CHALLENGE
Turn the lines starting with the one containing "Beginning with nearest" and running through the last line, both included, into a numbered list, leaving out any blank lines.

GIVEN ENTRIES
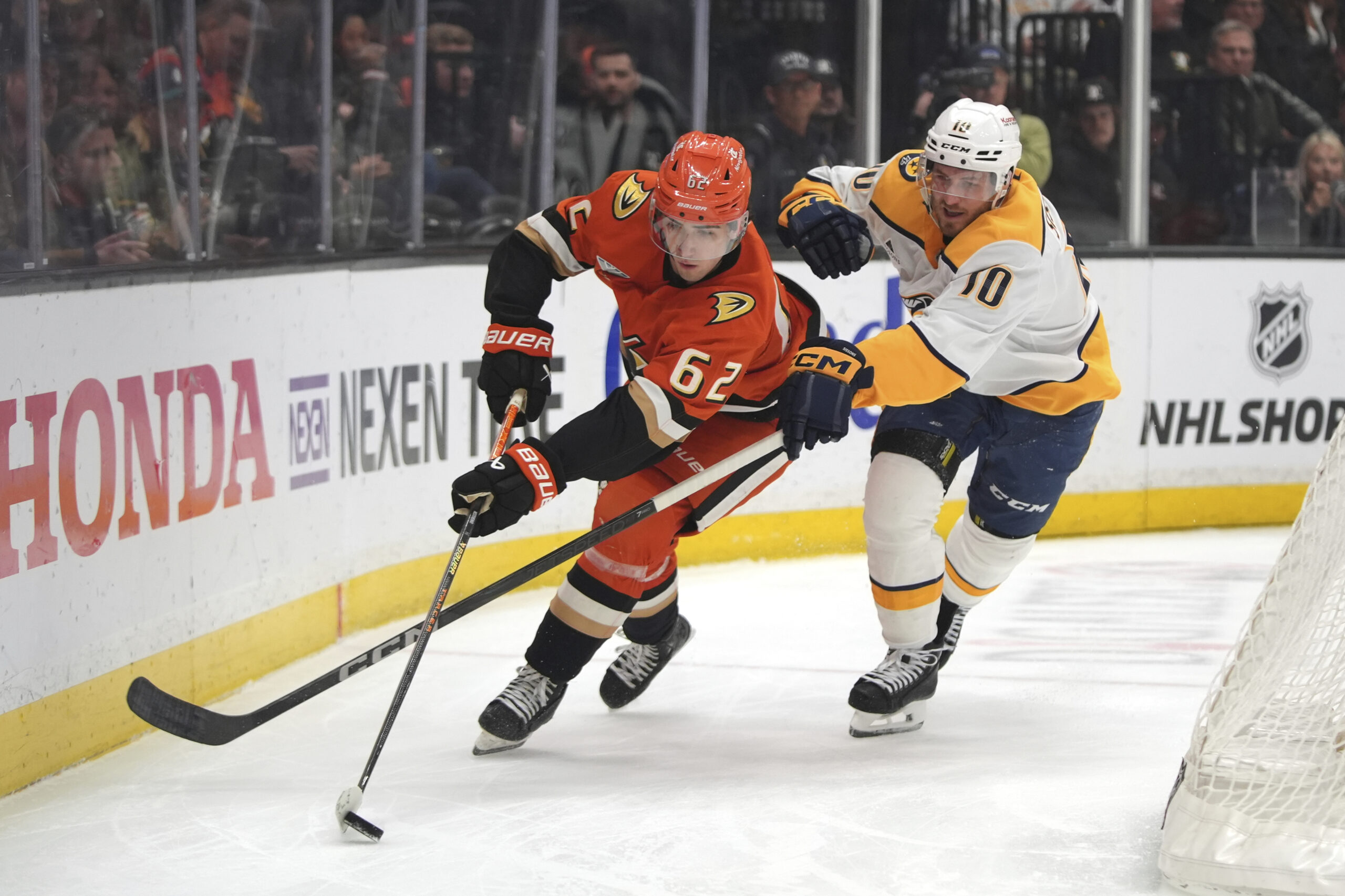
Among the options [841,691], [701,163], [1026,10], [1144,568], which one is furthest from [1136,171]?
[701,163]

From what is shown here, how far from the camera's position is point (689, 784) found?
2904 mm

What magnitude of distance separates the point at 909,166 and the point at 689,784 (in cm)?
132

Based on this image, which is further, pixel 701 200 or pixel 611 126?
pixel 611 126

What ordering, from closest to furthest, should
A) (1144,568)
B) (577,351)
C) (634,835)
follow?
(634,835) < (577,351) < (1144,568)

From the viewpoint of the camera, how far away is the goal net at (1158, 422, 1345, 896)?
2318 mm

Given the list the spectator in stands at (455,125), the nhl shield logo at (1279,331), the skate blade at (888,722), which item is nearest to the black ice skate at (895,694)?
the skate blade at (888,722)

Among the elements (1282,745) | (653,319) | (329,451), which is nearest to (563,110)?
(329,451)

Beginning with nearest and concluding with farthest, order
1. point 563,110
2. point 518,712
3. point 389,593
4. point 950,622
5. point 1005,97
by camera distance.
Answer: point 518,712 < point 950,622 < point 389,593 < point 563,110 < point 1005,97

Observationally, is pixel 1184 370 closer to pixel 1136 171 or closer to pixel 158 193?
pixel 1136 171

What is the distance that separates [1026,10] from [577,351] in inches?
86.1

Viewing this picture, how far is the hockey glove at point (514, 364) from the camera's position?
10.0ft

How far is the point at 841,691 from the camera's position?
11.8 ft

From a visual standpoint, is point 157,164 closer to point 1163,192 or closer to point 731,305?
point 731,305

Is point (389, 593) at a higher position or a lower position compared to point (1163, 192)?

THE RESPONSE
1. Beginning with nearest and concluding with farthest, order
2. 1. point 563,110
3. 2. point 518,712
4. 3. point 389,593
5. 4. point 950,622
6. 5. point 1005,97
7. by camera distance.
8. Answer: point 518,712 < point 950,622 < point 389,593 < point 563,110 < point 1005,97
9. Observationally, is pixel 1184 370 closer to pixel 1136 171 or closer to pixel 158 193?
10. pixel 1136 171
11. What is the distance that separates [1026,10] from [577,351] in inches?
12. 86.1
13. Viewing this picture, how far is the hockey glove at point (514, 364) from the camera's position?
14. 10.0ft
15. How far is the point at 841,691 from the camera's position?
16. 11.8 ft
17. From a visual standpoint, is point 157,164 closer to point 1163,192 or closer to point 731,305?
18. point 731,305
19. Is point (389, 593) at a higher position or a lower position compared to point (1163, 192)?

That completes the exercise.